As AI crawlers increasingly collect content without driving traffic back to the original sites, website owners have seen a decline in referral traffic that once generated significant ad revenue. Major publishers such as Condé Nast and the Associated Press, along with platforms like Reddit and Pinterest, are backing the initiative.
Stephanie Cohen, Chief Strategy Officer at Cloudflare, said the goal is to empower publishers and maintain a sustainable digital ecosystem. “Traffic patterns have shifted quickly, and a change was necessary,” Cohen stated. “This marks the beginning of a new internet model.”
Cloudflare cited internal data showing that Google's crawl-to-referral ratio has worsened, dropping from 6:1 to 18:1 in just six months—meaning more content is being indexed without a corresponding increase in traffic. Google's AI Overviews may be part of the reason, as users increasingly find answers directly in search results. Other AI companies, such as OpenAI, show an even starker ratio—1,500:1—highlighting how little traffic is being sent back to content creators.

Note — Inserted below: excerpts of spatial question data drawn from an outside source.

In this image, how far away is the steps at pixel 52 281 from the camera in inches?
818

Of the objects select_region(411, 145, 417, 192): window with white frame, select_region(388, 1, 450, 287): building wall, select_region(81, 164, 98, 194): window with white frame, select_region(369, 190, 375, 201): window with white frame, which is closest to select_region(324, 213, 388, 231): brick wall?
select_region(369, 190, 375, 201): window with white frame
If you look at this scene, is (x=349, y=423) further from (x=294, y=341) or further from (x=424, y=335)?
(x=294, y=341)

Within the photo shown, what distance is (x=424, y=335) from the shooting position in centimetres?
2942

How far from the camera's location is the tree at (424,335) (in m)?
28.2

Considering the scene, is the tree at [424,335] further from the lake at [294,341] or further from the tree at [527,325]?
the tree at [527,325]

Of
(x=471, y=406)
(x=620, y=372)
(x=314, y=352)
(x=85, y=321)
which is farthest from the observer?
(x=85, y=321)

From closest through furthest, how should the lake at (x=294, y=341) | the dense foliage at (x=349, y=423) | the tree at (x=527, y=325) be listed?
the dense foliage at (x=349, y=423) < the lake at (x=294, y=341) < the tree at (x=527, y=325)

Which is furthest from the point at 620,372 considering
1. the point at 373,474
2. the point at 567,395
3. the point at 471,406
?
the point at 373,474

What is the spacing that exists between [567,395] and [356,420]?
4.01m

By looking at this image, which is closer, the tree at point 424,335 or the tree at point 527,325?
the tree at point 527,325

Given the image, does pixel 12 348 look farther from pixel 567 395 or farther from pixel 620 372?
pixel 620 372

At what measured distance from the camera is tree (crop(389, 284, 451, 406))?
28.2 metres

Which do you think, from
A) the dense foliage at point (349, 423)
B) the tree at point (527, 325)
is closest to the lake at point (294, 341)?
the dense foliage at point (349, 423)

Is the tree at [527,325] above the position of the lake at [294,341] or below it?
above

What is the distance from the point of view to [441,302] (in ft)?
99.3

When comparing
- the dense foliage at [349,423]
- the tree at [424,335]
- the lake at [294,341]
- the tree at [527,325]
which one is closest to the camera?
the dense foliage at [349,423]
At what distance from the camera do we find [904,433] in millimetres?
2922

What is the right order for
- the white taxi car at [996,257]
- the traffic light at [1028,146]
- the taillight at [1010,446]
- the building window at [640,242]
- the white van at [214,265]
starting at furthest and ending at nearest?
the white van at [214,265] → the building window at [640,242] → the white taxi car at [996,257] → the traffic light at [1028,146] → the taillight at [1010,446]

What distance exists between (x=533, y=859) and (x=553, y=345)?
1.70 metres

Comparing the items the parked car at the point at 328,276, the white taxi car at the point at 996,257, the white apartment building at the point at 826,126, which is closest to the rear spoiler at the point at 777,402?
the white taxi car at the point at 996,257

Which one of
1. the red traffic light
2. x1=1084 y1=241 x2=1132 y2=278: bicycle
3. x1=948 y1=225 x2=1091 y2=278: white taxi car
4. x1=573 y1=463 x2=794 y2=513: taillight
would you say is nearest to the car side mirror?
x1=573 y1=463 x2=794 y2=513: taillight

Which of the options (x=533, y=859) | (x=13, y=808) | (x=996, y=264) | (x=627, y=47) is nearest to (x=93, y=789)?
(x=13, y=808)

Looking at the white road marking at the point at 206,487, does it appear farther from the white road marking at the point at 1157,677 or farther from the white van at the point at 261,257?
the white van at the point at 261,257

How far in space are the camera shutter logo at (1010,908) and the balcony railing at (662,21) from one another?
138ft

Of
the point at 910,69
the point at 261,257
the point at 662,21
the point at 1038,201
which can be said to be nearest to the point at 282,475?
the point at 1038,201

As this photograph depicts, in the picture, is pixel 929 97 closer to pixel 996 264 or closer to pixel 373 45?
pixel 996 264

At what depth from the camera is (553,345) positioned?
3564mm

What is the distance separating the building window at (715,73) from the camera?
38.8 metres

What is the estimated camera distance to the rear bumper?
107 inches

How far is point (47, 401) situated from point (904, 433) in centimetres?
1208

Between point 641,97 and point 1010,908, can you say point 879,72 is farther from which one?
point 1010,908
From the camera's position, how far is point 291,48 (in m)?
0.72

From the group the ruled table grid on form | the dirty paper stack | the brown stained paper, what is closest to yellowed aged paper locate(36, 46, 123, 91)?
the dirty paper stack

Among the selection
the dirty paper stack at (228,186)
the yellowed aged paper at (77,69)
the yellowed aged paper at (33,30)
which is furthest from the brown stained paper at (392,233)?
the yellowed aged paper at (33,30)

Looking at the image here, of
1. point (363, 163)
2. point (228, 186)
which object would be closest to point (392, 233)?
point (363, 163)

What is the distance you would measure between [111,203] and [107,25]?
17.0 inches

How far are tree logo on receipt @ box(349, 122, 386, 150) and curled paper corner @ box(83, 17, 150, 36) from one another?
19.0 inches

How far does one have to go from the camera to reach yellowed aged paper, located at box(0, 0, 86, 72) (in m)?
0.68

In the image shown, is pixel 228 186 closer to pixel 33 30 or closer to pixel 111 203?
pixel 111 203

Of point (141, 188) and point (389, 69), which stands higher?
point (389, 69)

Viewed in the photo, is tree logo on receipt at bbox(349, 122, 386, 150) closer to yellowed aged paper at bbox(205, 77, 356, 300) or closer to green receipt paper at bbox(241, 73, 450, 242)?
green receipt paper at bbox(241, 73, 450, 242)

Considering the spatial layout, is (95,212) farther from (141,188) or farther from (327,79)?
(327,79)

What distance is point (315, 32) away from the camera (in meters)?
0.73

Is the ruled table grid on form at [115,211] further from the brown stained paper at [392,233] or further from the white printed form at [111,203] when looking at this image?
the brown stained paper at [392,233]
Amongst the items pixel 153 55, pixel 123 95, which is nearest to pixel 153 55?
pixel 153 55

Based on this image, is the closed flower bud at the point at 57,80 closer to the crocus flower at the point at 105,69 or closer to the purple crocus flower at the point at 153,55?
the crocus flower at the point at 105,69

For years, search engines have rewarded content creators by indexing and linking back to their sites. But AI crawlers now disrupt this model by harvesting content to train chatbots like ChatGPT, often without proper credit or compensation. Some AI firms are also bypassing standard protocols intended to block such scraping, while claiming their practices are legal.
In response, publishers have taken varied approaches—some, like The New York Times, have pursued legal action over copyright infringement, while others have signed licensing deals. Reddit, for instance, has sued Anthropic for allegedly scraping user comments to train its AI, while also entering into a content agreement with Google.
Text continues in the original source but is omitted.